In this section, you are expected to build a classification model based on the results obtained from your cluster analysis above. Since this information would be most likely to be used to differentiate those listings/hosts that are likely to be illegal short-term rentals”, it would be more meaningful to select segment/cluster(s) that would likely be defined as illegal short-term rental” in your classification model.  This should include:

a)    Further data preparation where necessary.

b)   Model building a list of variable and classification methods used and provide your reasoning.

c)    Model evaluation.

Make sure to include figures and tables (screenshots) to support your model buildings, analyses and findings. Supplement materials can be provided at the appendix section.

6.   Conclusion, critical evaluation, and suggestion for model improvements (10 marks)

In this section, you should conclude the outcomes of your findings in relation to the data mining goal. Discuss the limitations of your data mining process, this might include the    assessment of the suitability of data and variables, methods and techniques used,            assumptions made, and provide suggestion for model improvements.

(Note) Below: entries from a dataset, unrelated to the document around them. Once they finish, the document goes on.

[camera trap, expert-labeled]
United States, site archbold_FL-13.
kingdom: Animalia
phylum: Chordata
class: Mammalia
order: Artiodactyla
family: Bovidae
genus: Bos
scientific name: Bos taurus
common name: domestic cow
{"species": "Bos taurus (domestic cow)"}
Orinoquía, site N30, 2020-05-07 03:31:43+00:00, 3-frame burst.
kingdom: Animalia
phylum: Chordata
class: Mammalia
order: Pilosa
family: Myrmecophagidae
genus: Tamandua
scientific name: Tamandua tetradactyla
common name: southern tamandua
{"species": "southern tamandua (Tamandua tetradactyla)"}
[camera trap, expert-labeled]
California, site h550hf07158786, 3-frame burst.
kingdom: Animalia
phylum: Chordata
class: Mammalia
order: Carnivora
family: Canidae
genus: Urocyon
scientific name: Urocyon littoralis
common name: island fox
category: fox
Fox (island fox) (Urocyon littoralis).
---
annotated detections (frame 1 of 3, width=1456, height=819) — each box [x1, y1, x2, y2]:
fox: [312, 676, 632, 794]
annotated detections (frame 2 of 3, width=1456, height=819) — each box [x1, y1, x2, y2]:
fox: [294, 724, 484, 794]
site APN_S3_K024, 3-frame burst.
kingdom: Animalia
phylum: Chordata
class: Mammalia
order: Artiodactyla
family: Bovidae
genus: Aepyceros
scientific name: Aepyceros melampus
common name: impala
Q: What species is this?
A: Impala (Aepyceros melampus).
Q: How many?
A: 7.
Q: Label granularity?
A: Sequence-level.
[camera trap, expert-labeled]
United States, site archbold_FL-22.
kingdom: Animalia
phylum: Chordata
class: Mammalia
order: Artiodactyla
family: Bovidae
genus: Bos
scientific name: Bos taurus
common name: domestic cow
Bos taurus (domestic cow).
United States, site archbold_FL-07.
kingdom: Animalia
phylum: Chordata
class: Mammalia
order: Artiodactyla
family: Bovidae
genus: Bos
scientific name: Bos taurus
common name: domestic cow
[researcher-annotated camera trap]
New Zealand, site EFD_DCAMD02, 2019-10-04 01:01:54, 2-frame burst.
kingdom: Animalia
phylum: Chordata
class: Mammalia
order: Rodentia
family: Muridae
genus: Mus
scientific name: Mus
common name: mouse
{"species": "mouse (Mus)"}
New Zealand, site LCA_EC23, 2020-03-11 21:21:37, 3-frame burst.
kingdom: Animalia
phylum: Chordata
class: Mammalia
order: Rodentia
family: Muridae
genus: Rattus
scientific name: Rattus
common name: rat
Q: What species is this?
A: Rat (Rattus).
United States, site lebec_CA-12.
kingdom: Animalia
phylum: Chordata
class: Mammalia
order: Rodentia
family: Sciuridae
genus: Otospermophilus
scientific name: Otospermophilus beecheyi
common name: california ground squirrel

In addition, there are 10 marks allocated to the structure (clarity of organisation and                structure - addresses all components of the assignment brief with appropriate weighting         across each component, logical structure to the overall argument that is easy to follow), and   presentation (e.g. effective use of tables and diagrams, proper use of citation and referencing in an Author-Year e.g., Harvard, APA format, length/page limit).